Anchorage: Moose Woes
I’d always heard about the occasional moose traipsing the sidewalks of downtown Anchorage come wintertime…but until recently, I’d never seen it for myself. My first day in the city, one trotted dangerously close to a pedestrian who didn’t even see it coming. I sat safely in a friend’s car at a stop light, totally shocked, until I remembered–the snow. The next day, I strolled along the coastal trail and passed a moose at a distance of just ten feet (pictured below) who munched peacefully and slowly while up to its neck in snow. Did I feel threatened? Maybe a little, but this one looked pretty buried if you ask me.
It’s not unheard of to see an occasional big fella around town, but what is unheard of is the number of moose being hit by cars this year in Alaska (if trends continue, it could be twice as many as last year) and it’s not because of overpopulation–it’s because of the deep snow.
Now, if you’ve never seen a moose, think big. Then: think bigger. I’ve encountered a few in the Interior and each time my instinct was in fact to dodge the animal by running under it’s belly and between its four legs. I didn’t do that, of course, but it just goes to show you what a shocker their sheer size is to the unaccustomed mind–my flight or flight assessed the situation and wanted me to duck under the large beast rather than retreat. Go figure. (What’d I do? I backed up slowly, threw a few rocks, and shouted some very loud things into the vast Alaskan sky.)
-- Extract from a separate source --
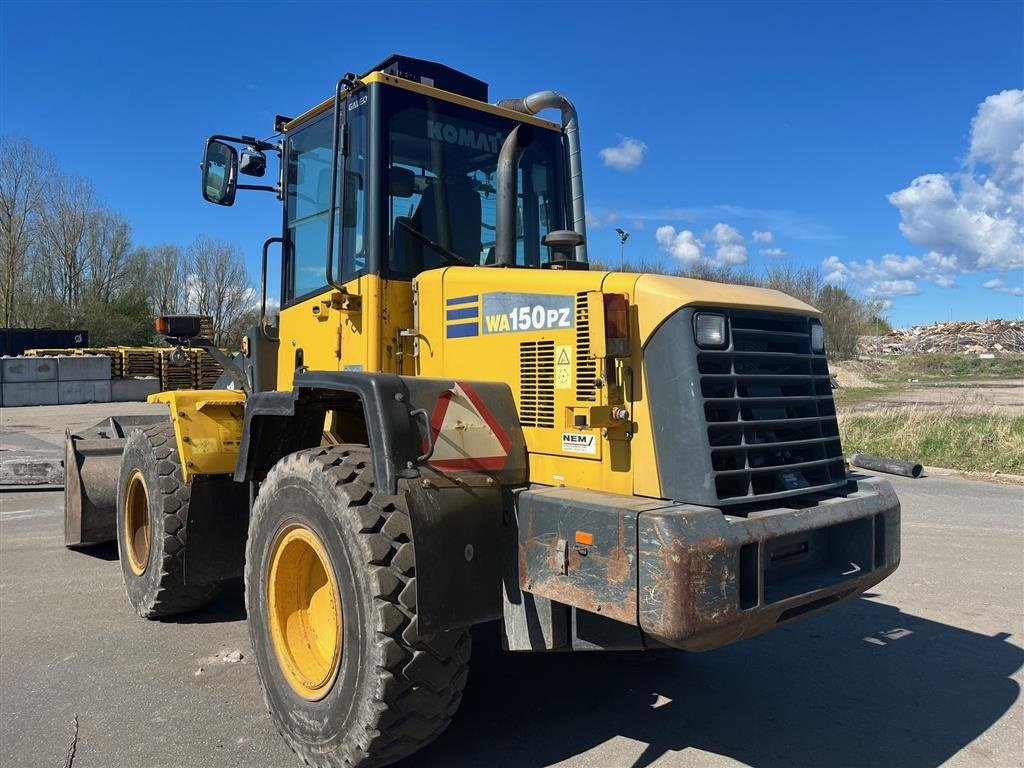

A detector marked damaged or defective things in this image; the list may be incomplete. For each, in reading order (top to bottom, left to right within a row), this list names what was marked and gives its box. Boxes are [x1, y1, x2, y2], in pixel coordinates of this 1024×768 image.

Those long legs get them far most times of year, but with Anchorage’s record 102″ of snowfall this year (and counting), tall doesn’t cut it. Moose are having to traipse through miles and miles of 5- and 6-foot deep snowfields and forested slopes. This requires more calories during the toughest season of the year to find food. Incidentally, one thing moose eat a lot of is bark…but with so much snow, the trees are buried up to the branches so many moose are trudging their way to trees only to get a stomach full of wood. The wood doesn’t nourish them–only the bark–and so they continue traipsing, exhausting themselves; in some cases younger calves have completely given up mid-step.
The Los Angeles Times reported that in some places ravens are picking at the flesh of these pour fatigued mammals before they’ve even died. In other places–where car/moose collisions have skyrocketed–the moose aren’t coming into the cities and towns for people or food, they’re coming because it’s the only place they can walk around without working themselves into starvation. An organization that helps feed the hungry has re-instated its roadkill rescue mission to get the moose meat from such accidents promptly and properly butchered, and into the mouths and bellies of some of Alaska’s neediest. It’s an odd twist on an even odder situation, but this winter that’s the reality in south-central Alaska.
Comments
My first thought when you mentioned how many moose were ending up as roadkill was "MEAT!" Moose is tasty. I'm glad it's not going to waste.